*** Document passage ***
Humphrey I am so glad I can't bear to be here all alone I understand why we need a break and space but it sad to see friends go

I only had one jab and already I feel like a good cry

Did you see the bub born by c/s to Melinda (with CF) on RPA - what a tear jerker ?

I need cheering up ....


On a positive note we go to a homegroup - at our church small group meetings - last night after a few others left the senior minister (who leads our group as an average guy not just as a minister/reverend ) starts talking about baby loss (relating to a story some friends and I did in local paper) and infertility in general. The difficulties and so on ...

Mind you we have not told anyone about IVF and then said in our church there has been a significant number who have been thru IVF -(but said he was not mentioning any names) and then the host couple -wife said how hard it was for her wanting a 2nd (she has girl 7yrs old) and she was meant to be here - and God gave us technology etc ... I didn't actually catch if her daughter was IVF baby or not but it sounded like it.
*** Dataset extract ***
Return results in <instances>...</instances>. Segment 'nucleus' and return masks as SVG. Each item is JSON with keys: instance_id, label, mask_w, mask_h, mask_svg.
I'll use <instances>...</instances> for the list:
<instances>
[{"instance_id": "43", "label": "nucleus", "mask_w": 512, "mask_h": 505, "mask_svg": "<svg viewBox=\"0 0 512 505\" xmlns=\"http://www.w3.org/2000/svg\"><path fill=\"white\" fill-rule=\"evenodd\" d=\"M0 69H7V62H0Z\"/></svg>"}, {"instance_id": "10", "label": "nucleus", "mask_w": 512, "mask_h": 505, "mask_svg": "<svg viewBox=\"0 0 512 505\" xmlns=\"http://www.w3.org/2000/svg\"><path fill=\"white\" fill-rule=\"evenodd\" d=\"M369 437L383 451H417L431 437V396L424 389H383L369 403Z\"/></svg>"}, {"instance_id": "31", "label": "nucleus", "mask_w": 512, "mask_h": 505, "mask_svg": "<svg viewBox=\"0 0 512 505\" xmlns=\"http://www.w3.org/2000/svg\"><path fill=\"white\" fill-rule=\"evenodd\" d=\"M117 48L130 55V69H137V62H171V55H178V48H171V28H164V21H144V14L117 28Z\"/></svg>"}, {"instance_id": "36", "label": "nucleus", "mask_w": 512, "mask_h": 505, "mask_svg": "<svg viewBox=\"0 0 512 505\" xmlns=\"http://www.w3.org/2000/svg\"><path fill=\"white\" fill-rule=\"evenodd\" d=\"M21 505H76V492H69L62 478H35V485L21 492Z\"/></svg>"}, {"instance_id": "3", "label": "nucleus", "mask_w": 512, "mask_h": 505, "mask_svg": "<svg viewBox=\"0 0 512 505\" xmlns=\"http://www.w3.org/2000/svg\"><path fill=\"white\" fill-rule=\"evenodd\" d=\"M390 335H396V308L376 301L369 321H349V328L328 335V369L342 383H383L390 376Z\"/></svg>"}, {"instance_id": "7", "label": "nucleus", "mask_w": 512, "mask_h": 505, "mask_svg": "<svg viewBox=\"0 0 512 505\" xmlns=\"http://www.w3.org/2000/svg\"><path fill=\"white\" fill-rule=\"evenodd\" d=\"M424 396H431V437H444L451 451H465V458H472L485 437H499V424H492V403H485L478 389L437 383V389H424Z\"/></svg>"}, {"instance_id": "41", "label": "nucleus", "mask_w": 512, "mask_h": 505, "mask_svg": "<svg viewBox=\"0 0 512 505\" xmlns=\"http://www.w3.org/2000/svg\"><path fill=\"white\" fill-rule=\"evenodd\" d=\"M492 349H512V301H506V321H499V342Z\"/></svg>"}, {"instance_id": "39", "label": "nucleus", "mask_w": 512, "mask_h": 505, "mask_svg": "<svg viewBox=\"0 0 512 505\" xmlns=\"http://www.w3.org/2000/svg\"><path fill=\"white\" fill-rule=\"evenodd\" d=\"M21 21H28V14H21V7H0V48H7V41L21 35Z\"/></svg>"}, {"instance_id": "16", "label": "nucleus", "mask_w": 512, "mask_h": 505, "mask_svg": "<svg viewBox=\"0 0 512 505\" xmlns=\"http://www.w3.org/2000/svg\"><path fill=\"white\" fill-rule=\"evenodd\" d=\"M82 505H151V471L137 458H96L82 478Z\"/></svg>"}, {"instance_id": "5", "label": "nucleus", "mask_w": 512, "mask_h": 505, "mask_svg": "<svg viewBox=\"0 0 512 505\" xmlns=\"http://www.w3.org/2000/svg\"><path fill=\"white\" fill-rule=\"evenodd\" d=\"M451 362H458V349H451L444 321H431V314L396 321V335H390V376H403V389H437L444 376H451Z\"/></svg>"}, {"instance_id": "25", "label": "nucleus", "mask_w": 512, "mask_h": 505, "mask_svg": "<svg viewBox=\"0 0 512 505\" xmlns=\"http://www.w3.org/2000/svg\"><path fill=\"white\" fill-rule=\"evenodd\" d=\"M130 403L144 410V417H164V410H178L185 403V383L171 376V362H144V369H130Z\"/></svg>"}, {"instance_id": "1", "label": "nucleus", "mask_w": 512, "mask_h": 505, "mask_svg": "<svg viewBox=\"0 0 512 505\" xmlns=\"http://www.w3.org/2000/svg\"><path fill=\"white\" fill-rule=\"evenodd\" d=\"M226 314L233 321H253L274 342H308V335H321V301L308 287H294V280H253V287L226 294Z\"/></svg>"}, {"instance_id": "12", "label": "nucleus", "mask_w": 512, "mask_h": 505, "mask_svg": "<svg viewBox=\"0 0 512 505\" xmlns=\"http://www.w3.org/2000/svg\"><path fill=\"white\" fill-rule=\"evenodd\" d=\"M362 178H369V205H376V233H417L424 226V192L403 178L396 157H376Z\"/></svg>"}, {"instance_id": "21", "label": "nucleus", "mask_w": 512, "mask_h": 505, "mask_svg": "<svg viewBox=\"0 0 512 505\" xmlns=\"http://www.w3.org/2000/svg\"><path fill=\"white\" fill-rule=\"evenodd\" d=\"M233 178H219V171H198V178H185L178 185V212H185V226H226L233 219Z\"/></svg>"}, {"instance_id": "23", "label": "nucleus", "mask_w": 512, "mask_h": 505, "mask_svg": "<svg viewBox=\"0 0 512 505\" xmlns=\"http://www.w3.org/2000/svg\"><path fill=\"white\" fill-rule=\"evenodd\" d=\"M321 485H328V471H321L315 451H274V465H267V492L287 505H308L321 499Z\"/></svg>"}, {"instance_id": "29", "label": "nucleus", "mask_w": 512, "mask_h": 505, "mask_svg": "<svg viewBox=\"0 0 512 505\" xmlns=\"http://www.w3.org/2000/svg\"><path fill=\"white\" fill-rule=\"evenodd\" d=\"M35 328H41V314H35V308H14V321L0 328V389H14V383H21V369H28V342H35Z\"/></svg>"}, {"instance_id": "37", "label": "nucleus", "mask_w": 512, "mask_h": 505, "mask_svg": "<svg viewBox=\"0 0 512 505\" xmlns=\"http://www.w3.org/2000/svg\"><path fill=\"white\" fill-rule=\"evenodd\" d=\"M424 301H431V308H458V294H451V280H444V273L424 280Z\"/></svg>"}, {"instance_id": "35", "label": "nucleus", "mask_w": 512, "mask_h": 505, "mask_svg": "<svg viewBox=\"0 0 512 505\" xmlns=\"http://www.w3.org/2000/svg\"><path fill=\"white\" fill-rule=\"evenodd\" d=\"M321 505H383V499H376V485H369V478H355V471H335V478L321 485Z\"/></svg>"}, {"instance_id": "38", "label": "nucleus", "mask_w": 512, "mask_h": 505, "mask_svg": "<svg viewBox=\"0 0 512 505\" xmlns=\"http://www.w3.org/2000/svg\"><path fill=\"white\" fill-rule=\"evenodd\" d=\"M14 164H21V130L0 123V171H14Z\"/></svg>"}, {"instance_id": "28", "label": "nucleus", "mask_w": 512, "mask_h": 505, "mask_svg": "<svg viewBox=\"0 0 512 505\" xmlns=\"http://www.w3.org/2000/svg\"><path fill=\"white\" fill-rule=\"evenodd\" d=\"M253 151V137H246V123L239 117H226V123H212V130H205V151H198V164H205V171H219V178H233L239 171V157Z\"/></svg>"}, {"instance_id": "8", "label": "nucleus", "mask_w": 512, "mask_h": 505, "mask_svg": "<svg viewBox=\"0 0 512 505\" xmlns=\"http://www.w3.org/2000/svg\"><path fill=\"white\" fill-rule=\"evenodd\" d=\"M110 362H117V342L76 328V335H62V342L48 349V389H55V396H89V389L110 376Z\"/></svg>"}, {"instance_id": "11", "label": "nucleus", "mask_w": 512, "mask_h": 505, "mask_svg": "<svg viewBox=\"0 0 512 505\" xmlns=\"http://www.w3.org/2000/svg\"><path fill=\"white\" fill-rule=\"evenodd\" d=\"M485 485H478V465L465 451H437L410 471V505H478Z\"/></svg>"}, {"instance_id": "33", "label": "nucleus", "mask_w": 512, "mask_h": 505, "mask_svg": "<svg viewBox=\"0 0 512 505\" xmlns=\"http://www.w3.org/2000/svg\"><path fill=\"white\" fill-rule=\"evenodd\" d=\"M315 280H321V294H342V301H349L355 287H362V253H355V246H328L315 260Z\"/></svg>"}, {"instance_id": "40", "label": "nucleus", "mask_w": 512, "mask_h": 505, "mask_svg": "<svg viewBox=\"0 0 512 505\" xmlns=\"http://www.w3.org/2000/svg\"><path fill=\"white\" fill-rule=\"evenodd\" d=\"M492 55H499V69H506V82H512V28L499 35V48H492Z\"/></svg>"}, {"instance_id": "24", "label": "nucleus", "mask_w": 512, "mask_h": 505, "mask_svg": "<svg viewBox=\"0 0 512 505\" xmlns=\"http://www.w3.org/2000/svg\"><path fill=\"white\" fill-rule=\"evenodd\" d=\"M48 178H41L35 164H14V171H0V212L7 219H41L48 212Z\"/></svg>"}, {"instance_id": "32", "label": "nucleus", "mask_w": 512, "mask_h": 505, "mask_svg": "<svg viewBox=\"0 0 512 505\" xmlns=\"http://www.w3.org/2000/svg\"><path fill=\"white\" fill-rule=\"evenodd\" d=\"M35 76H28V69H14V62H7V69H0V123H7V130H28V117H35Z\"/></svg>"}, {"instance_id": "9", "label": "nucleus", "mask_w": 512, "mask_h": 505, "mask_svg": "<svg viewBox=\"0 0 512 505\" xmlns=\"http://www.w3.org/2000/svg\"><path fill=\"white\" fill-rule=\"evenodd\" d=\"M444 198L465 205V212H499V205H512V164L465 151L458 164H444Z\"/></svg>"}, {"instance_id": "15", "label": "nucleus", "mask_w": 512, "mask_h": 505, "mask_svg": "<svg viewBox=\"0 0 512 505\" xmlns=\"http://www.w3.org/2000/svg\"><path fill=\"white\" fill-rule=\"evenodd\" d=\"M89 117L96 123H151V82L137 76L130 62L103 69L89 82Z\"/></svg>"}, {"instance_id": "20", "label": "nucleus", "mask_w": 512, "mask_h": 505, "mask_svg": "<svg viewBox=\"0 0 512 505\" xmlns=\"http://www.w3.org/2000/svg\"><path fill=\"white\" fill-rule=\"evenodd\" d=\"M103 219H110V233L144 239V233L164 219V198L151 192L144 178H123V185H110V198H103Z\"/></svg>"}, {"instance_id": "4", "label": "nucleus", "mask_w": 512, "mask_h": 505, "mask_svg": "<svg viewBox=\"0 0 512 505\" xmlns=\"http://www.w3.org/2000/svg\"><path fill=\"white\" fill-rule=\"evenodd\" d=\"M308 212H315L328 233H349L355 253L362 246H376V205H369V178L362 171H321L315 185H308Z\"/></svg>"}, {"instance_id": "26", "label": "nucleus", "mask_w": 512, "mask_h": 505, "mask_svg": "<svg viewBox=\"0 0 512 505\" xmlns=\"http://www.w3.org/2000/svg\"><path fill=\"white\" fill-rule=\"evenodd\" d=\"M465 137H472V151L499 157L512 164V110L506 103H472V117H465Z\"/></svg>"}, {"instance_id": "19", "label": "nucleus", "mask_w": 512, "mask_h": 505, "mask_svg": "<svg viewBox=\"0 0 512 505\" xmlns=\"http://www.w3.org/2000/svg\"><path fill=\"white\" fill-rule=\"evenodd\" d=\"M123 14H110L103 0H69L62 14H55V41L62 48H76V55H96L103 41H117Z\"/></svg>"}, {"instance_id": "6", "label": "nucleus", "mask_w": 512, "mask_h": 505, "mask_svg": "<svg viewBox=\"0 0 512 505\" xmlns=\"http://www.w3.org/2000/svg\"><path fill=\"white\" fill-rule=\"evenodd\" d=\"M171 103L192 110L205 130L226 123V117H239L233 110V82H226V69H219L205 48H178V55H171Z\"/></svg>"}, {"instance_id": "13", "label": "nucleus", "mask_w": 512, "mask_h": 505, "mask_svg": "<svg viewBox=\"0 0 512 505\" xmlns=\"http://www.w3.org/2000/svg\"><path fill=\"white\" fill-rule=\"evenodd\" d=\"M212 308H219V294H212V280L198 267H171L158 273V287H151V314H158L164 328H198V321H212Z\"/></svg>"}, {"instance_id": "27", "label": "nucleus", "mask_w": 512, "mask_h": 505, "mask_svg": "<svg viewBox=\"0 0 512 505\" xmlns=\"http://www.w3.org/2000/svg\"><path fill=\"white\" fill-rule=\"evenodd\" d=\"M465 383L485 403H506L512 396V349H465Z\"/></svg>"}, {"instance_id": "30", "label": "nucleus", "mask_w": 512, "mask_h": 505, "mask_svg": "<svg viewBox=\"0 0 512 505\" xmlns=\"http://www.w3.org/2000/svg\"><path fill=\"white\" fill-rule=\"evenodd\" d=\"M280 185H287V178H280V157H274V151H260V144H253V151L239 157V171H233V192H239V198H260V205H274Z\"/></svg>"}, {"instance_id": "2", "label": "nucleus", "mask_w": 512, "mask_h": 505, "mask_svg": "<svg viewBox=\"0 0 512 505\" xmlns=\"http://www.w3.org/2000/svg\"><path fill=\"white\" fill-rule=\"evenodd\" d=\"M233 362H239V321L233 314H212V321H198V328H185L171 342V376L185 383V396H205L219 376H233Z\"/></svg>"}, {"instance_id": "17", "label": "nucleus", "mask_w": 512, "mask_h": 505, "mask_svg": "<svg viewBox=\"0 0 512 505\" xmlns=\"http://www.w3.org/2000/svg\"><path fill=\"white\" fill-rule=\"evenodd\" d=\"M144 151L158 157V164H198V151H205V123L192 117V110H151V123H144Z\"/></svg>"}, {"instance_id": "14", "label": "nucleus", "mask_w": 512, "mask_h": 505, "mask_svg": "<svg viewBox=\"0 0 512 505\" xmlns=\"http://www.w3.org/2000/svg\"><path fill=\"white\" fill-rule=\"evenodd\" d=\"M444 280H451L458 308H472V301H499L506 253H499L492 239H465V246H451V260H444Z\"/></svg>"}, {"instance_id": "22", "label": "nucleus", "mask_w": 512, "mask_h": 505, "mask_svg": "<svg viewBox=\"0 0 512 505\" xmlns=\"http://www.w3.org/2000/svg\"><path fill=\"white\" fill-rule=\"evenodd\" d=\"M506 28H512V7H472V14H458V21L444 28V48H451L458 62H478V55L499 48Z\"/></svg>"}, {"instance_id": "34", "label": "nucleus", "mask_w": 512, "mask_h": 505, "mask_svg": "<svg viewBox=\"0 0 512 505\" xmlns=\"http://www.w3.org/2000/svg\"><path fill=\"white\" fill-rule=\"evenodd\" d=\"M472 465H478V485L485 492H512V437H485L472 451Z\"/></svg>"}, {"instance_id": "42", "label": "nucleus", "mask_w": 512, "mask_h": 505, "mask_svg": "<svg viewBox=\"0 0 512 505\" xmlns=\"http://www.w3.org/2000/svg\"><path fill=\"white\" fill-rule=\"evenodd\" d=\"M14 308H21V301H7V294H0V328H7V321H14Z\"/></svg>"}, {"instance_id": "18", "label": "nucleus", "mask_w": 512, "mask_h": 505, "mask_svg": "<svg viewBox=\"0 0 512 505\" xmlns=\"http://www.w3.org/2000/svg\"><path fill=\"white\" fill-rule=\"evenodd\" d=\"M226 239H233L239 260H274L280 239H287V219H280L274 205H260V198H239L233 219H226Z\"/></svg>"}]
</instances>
***
Directions:
1. Translate this sentence from the text about IVF into Spanish: "I only had one jab and already I feel like a good cry"
2. In the text about IVF, take the part that starts with the words containing "Humphrey I am" and ends with "cheering up ....", and write it out again with "jab" swapped for "injection".
3. Continue the text about IVF from the point where it stops.

Task results:
1. Solo me pusieron una inyección y ya tengo ganas de llorar a mares.

2.
Humphrey I am so glad I can't bear to be here all alone I understand why we need a break and space but it sad to see friends go

I only had one injection and already I feel like a good cry

Did you see the bub born by c/s to Melinda (with CF) on RPA - what a tear jerker ?

I need cheering up ....

3.
Then said how hard she found it when people tried to hide their pregnancies or not tell her directly.... fear of upsetting her ...

Boy I was surprised ... maybe I can tell someone else - the main reason I don't is the disappointment factor and too many questions /explaining the in/outs of treatment. How can you ask people to [-o< for you when so much detail...

Not that there is any shame in IVF but why does it seem so secretive?

I am not ready to come out of closet yet to my family :-s but it gives me some hope.